Wat taalgebruik betreft lijkt Van Winghe een voorkeur te geven aan ‘die gemeyn [gebruikelijke] Brabantse tale’ die rond Leuven gangbaar was. Juist daardoor werd de vertaling levendig, vloeiend en kleurrijk. Toch kwam hier vrij snel een reactie op. Reeds in 1553 verscheen bij Antonius Marie Bergaigne – eveneens een Leuvenaar – een revisie van de vertaling van Van Winghe. Volgens de revisor Jan van der Haghen een verantwoord initiatief aangezien heel wat woorden en uitdrukkingen in het overige Nederlandse taalgebied niet duidelijk waren. Uit een beschouwing van de herziene tekst blijkt dat de revisie eerder bescheiden is gebleven.
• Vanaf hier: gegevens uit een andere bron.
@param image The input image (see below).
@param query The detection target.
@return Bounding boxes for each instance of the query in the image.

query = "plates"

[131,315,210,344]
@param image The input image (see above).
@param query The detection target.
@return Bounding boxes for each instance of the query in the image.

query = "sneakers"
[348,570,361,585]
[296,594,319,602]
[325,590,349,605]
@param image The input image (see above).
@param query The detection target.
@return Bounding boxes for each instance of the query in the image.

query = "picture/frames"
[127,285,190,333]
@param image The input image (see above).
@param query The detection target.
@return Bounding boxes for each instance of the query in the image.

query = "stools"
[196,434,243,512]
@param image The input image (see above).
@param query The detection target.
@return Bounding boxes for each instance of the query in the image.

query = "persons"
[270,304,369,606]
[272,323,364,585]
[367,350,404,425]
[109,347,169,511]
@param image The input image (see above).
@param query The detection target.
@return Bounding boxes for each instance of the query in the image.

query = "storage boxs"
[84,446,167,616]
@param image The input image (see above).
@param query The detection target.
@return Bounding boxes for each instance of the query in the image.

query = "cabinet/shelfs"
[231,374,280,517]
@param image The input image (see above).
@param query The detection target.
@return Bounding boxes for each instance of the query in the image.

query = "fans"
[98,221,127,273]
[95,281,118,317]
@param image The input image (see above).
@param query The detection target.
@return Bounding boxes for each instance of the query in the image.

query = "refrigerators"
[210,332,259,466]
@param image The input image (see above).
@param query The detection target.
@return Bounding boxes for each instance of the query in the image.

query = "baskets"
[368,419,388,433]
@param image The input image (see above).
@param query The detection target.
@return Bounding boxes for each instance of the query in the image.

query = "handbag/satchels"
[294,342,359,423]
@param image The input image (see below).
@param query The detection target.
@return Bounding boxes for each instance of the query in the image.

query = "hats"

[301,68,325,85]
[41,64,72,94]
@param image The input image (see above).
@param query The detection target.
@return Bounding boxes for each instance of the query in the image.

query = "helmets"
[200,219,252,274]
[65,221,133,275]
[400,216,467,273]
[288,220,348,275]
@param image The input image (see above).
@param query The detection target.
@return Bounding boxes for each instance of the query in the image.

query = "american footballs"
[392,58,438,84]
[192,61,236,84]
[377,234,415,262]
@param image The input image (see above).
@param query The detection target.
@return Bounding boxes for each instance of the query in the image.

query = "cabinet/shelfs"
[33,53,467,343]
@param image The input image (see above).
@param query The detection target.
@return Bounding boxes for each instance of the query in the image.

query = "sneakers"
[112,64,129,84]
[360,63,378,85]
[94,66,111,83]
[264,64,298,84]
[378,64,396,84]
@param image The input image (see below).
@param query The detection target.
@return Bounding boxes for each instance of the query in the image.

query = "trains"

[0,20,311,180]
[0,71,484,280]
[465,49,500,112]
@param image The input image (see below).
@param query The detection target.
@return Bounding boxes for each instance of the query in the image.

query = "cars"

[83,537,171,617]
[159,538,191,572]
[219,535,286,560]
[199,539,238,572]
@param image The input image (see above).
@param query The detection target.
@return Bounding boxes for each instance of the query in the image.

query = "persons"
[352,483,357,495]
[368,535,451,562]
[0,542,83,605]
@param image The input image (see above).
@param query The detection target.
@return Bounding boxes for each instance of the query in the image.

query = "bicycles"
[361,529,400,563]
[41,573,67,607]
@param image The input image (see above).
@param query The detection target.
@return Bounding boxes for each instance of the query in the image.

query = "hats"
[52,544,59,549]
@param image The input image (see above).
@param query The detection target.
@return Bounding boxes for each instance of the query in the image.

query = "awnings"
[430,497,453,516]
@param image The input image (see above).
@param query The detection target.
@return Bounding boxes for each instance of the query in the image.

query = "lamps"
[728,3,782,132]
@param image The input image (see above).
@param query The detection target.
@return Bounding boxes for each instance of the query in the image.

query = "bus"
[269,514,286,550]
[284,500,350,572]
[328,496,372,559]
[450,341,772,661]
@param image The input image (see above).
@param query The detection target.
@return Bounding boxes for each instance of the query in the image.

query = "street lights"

Tot enkele opmerkelijke edities behoort de uitgave van de weduwe van Jacob van Liesvelt die in 1560 verscheen. Hoewel zij voor haar Bijbel een rechtszinnig katholieke tekst presenteerde, gebruikte zij wel de houtsneden uit de fel bestreden Liesveltbijbel van 1542, de uitgave die de rechtstreekse aanleiding was voor de terechtstelling van haar echtgenoot. Wellicht de bekendste Leuvense Bijbel is de ‘Moerentorfbijbel’, naar de naam van Jan Moerentorf (of Jan Moretus naar de Latijnse vorm), de schoonzoon en opvolger van Christoffel Plantijn. Deze nieuwe editie van de Leuvense Bijbel verscheen dan ook in de beroemde Plantijnse drukkerij te Antwerpen. De vertaling bevatte een gereviseerde tekst, aangepast aan de vastgestelde Latijnse Vulgaattekst die kort daarvoor vrijgegeven was. Van deze Bijbel zijn er evenwel in hetzelfde jaar twee edities verschenen, allebei in folio-formaat. Eén enkel door Jan Moretus, de andere in compagnie met Jan van Keerberghen, eveneens een Antwerpse drukker. Deze ontwikkeling is op zijn zachtst uitgedrukt ‘verrassend’ te noemen, aangezien beide drukkers van de Scheldestad concurrenten van elkaar waren. Een curieus werk is ongetwijfeld ‘Het Nieu Testament’ becommentarieerd door de bejaarde Jezuïet Fransiscus Costerus uit 1614. Gericht aan de ‘D’edele moghende ende machtighe Heeren van de ghevnieerde provincien van Hollandt, Zeelandt, &c.’, trekt Costerus fel van leer tegen de ‘Leeraers, ende dichters der nieuwer Religien’ die hij in de uitgebreide kanttekeningen met hetzelfde gemak als ‘ketters’ aanspreekt. Dit werk stond vooral in het teken van de contrareformatie.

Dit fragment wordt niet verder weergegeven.